Exime prostatic stent in acute and chronic urinary retention.

PURPOSE

The Exime prostatic stent, a silicone-based device designed for temporary urinary retention management, offers an alternative to indwelling urethral catheters (IUCs), allowing spontaneous voiding. This study aimed to compare the efficacy and safety of the Exime device with IUCs in patients with urinary retention due to benign prostatic obstruction (BPO).

METHODS

This retrospective study included 43 patients from 2020 to 2024 with failed trial without catheter (TWOC) following acute urinary retention (AUR) secondary to BPO, prostate volume ≤ 120 mL, and intravesical prostatic protrusion < 5 mm. The stent was inserted under local anesthesia as an outpatient procedure.

PRIMARY ENDPOINT

effectiveness in restoring urinary flow. Secondary endpoints: complications, patient preferences, and comparisons with IUCs.

RESULTS

Median patient age was 86 years (IQR 78-90); median prostate volume was 45 mL (IQR 40-61). The stent was successfully inserted in 42 patients (98%), with all achieving spontaneous voiding.
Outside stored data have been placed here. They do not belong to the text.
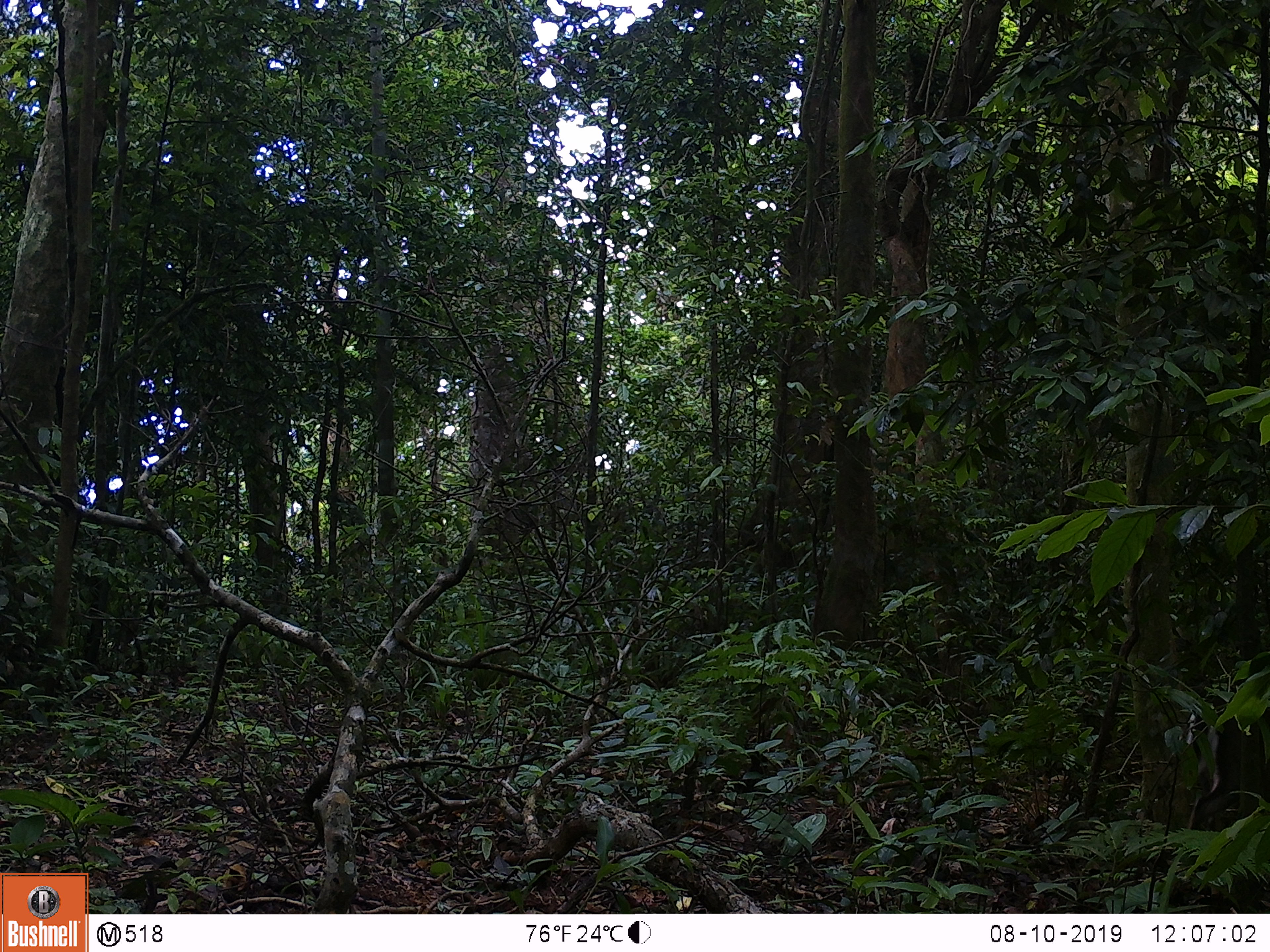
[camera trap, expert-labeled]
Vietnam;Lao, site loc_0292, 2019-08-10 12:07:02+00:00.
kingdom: Animalia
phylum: Chordata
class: Mammalia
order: Artiodactyla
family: Cervidae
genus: Muntiacus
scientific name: Muntiacus rooseveltorum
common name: roosevelt's muntjac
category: roosevelts muntjac group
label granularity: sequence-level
Median post-void residual volume was 45 mL (IQR 38-73), and 70% retained the stent for ≥ 4 weeks. Complications included obstruction (14%), infection (9%), and migration (7%). Compared to IUCs, the Exime stent reduced symptomatic urinary tract infections (9% vs. 40%, p = 0.03), bladder spasms (16% vs. 84%, p < 0.001), and urinary leakage (0% vs. 30%, p < 0.001). Patients reported lower pain (VAS 2 vs. 8, p < 0.001) and higher satisfaction (VAS 8 vs. 1, p < 0.001).

CONCLUSION

The Exime stent effectively managed urinary retention with fewer complications and higher patient satisfaction compared to IUCs.